PASSAGE FOURNI.
★ ★ ★

Alors que l’industrie du spectacle expérimente des représentations virtuelles de stars disparues, le monde de la communication commence à employer aussi ces technologies.

Au dernier festival de Cannes de la publicité, le rappeur américain Tupac Shakur, assassiné en 1996, s'est vu décerner une récompense dans la prestigieuse catégorie Titanium. En réalité, c'est la prestation de son hologramme au festival de Coachella en Californie en avril 2012 qui a été primée. Sur scène, cet avatar a rappé et dansé en rythme avec les bien vivants Snoop Dogg et Dr Dre. En fait d'hologramme, c'est un double numérique qui a été mis en scène. «Pour le rappeur Tupac Shakur, il semble qu'un personnage de synthèse ait été créé à partir d'images réelles et ensuite animé, explique Carole Ecoffet, chercheur dans les matériaux pour l'optique au CNRS. Enfin, il a été intégré dans la scène réelle grâce à un dispositif de projection du double numérique. Une lame est placée à 45° devant un décor et on projette l'image du personnage sur cette lame, si bien que la vision humaine a l'illusion qu'il évolue en profondeur devant ce décor. C'est la transparence qui donne cette impression de fantôme.»

★ ★ ★

TÂCHES À RÉALISER.
#1 Recopiez le texte sur les hologrammes d'artistes disparus, de "Alors que l’industrie" jusqu'à "aussi ces technologies." inclus, en remplaçant "stars disparues" par "vedettes décédées".
#2 Reprenez la rédaction du texte sur les hologrammes d'artistes disparus à partir de l'endroit où il s'arrête.

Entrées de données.
★ ★ ★

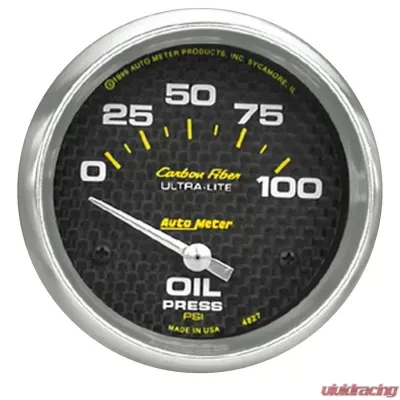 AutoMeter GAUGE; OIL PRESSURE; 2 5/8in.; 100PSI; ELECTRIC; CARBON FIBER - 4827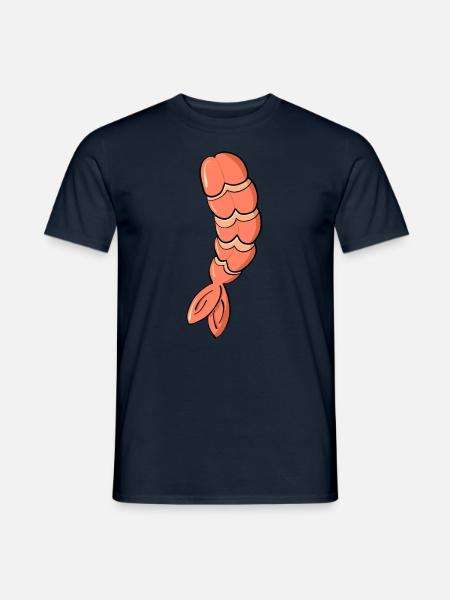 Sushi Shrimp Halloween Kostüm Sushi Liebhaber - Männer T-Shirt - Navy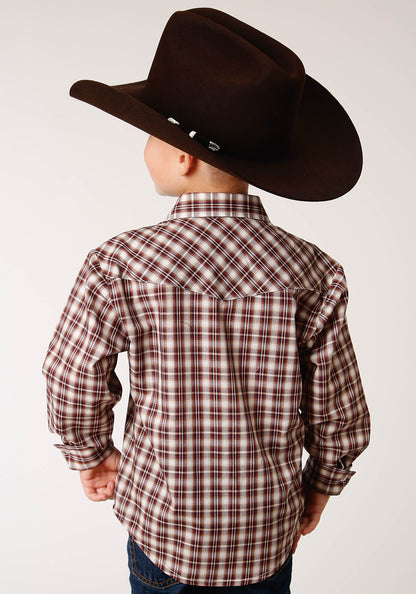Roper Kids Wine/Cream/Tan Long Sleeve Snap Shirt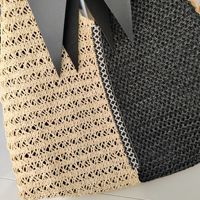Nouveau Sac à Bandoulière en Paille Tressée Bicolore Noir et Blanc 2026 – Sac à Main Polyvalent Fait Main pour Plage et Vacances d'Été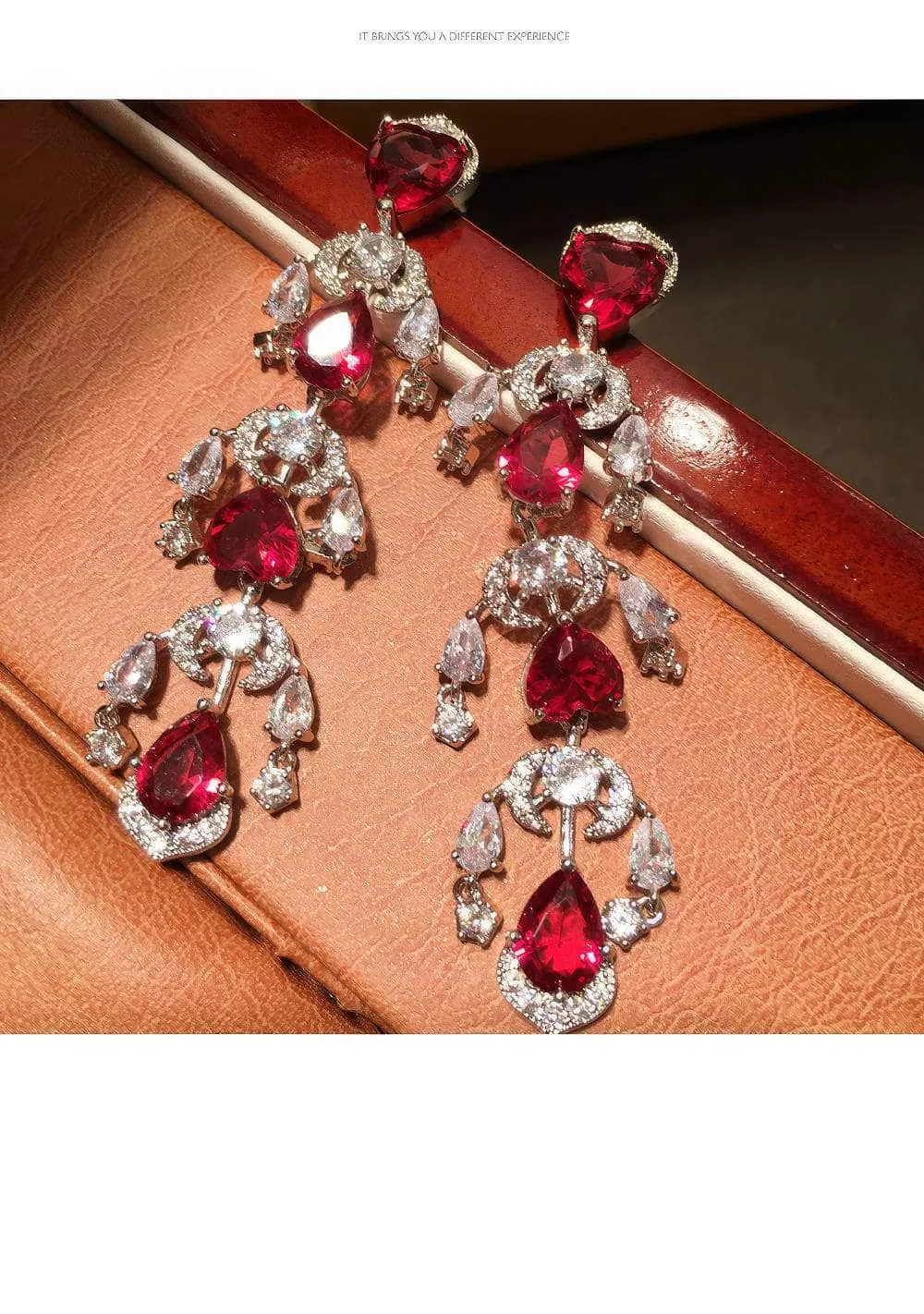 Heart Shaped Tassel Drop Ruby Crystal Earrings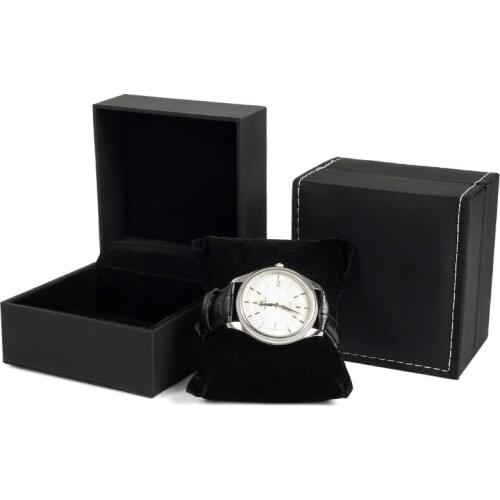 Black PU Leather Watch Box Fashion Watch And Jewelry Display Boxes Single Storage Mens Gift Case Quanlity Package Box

★ ★ ★

RÉPONSES.
#1
Alors que l’industrie du spectacle expérimente des représentations virtuelles de vedettes décédées, le monde de la communication commence à employer aussi ces technologies.

#2
Les réactions ont été extrêmement fortes et les journaux du monde entier sont revenus sur cette prestation. Selon le magazine américain Billboard, les ventes des albums de Tupac ont augmenté de manière considérable après son apparition virtuelle. Ce double du rappeur new-yorkais est une œuvre collective à laquelle a participé la société Digital Domain, créée par le cinéaste James Cameron. Paul Morizet, responsable du développement dans le monde de Corbis Entertainment, travaille avec celle-ci. «Pour les spécialistes, la technologie n'a pas beaucoup évolué, analyse-t-il. Mais la création d'un double numérique prend désormais moins de temps, et c'est cela qui a changé.»

 

Elvis n'est pas mort

 

Dans un événement en direct, outre le double numérique, l'autre procédé susceptible d'être employé est l'hologramme. «De manière résumée, la technique des hologrammes consiste à enregistrer dans une plaque photographique un dispositif qui renvoie la lumière comme si l'objet était là, souligne Carole Ecoffet. On ne se limite pas aux deux images suffisantes pour tromper la vision humaine.» Une technique coûteuse et difficile à projeter, qui nécessite un éclairage très précis.

L'industrie du spectacle s'essaie à l'exercice depuis quelques années. On se souvient du duo entre la chanteuse Céline Dion et un double numérique d'Elvis Presley dans une émission de la télévision américaine en 2007 ou de celui de Gorillaz et de Madonna aux Grammy Awards en 2006.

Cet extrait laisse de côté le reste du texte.